What lines in the data below mention the string "frames"? Copy them out.
[[ Study material open ]]
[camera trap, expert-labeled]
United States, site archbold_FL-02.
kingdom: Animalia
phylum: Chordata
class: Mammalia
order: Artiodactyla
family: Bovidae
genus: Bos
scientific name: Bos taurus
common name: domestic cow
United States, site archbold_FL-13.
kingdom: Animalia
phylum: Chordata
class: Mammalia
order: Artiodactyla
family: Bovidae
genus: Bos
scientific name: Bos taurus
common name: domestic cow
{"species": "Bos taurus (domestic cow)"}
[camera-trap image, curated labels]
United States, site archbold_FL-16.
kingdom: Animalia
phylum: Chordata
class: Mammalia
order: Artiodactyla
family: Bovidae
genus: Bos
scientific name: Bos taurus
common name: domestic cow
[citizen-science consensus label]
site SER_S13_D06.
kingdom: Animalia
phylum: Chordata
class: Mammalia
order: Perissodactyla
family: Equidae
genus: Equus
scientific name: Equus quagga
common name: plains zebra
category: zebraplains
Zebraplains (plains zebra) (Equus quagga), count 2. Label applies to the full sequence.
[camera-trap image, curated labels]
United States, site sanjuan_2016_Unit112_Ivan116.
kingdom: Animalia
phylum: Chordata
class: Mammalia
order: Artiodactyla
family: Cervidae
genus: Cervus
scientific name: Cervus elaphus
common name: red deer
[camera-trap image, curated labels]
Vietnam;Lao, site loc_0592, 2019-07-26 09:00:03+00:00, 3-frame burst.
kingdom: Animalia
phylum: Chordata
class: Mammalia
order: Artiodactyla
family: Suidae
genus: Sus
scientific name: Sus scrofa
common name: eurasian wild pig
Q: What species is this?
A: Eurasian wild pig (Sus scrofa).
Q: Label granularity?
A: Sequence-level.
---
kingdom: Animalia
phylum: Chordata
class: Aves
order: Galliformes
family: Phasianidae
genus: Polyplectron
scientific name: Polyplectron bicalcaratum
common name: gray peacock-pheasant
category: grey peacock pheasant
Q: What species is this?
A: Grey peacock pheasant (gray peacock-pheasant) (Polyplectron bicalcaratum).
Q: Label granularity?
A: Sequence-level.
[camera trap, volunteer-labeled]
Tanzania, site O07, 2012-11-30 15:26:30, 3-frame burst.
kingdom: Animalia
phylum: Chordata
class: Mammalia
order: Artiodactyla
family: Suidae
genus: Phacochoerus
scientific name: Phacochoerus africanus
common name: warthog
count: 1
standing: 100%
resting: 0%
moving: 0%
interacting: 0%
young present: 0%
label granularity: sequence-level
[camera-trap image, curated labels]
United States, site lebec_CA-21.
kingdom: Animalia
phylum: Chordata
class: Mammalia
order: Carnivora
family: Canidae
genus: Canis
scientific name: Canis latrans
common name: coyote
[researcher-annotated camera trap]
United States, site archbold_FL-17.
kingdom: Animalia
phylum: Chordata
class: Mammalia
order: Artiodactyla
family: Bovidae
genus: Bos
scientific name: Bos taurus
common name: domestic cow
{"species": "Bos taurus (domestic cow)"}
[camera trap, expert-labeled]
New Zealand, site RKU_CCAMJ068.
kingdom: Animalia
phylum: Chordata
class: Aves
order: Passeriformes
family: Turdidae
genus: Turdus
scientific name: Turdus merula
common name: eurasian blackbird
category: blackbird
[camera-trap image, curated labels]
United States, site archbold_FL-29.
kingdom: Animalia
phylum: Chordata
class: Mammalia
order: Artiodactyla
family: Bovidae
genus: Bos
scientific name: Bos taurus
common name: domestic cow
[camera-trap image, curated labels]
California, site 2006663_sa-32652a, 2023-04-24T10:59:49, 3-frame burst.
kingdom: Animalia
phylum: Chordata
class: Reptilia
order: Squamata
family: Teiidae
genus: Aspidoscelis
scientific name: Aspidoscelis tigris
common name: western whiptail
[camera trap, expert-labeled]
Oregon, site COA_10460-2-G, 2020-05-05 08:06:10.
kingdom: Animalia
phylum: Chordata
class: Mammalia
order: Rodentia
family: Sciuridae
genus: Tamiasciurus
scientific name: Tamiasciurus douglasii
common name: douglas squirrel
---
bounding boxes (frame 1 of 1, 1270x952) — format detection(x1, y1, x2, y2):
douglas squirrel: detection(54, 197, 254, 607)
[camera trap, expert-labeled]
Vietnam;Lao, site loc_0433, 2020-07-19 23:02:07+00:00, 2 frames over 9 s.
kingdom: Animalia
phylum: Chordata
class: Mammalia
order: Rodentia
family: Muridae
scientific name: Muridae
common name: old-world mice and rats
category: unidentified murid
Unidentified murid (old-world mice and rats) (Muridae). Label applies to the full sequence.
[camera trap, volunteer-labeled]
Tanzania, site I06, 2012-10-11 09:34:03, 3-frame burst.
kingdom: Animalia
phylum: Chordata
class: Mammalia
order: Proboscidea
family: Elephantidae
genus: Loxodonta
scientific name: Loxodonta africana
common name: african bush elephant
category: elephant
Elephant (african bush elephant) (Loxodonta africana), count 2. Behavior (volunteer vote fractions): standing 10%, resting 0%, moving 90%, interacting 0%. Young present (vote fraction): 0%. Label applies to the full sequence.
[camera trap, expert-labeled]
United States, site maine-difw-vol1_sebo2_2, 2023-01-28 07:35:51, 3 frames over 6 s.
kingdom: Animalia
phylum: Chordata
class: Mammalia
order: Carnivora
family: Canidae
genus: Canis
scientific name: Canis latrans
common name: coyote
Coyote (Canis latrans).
[[ Study material closed ]]
# Answer for the task:
Vietnam;Lao, site loc_0433, 2020-07-19 23:02:07+00:00, 2 frames over 9 s.
United States, site maine-difw-vol1_sebo2_2, 2023-01-28 07:35:51, 3 frames over 6 s.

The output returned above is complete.